At the undergraduate level, Corbin is likely to teach an introductory lecture course on clinical psychology, which will focus on the treatment of mental disorders. Salovey said this will complement the “Abnormal Psychology” course, which focuses on the causes of mental disorders. Salovey added that Corbin may also begin offering a course on substance abuse in two years.

“I think [Corbin’s appointment] is excellent from an undergraduate teaching point of view,” Salovey said.

Although there are professors in the Yale School of Medicine who specialize in substance abuse and prevention, Corbin will be the first in the Psychology Department.

“Alcohol and addictions are very important areas of study and from indications, they are becoming even more important,” Psychology Director of Graduate Studies Kelly Brownell said. “He’s working in an area of tremendous social importance.”

Corbin has published a number of works examining the role of alcohol in self-esteem issues, the sexual victimization of women and sexually transmitted diseases.

Brownell, who led the search committee, said the department did not specifically pursue a scholar specializing in alcohol and addictions.

“We picked the person who was most qualified,” Brownell said. “And it just so happened that he was doing work on alcohol.”

Brownell added that one of Corbin’s best qualities was the breadth of his academic research. Corbin studies the behavioral effect of alcohol, as well as the social origins and prevention of alcoholism.

At the University of Texas, Corbin has run experiments in which participants over the age of 21 consume alcohol in his laboratory.

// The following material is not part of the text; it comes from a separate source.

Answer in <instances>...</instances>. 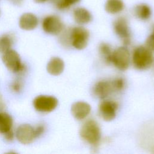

Corbin said he will continue these experiments at Yale and hopes to work with undergraduates.

“Currently, I use primarily college students as participants,” Corbin said. “They’re an integral part of my research, so I’m expecting undergraduates to be a major part of the participant population at Yale as well.”

Psychology major Allison Master ’03 said she is not sure if she would participate in such an experiment or take a class on substance abuse, but thinks such courses could be popular among undergraduates.

“I’d say that issues of drinking are very interesting to undergraduates,” Master said. “So I don’t see why they shouldn’t offer classes on it.”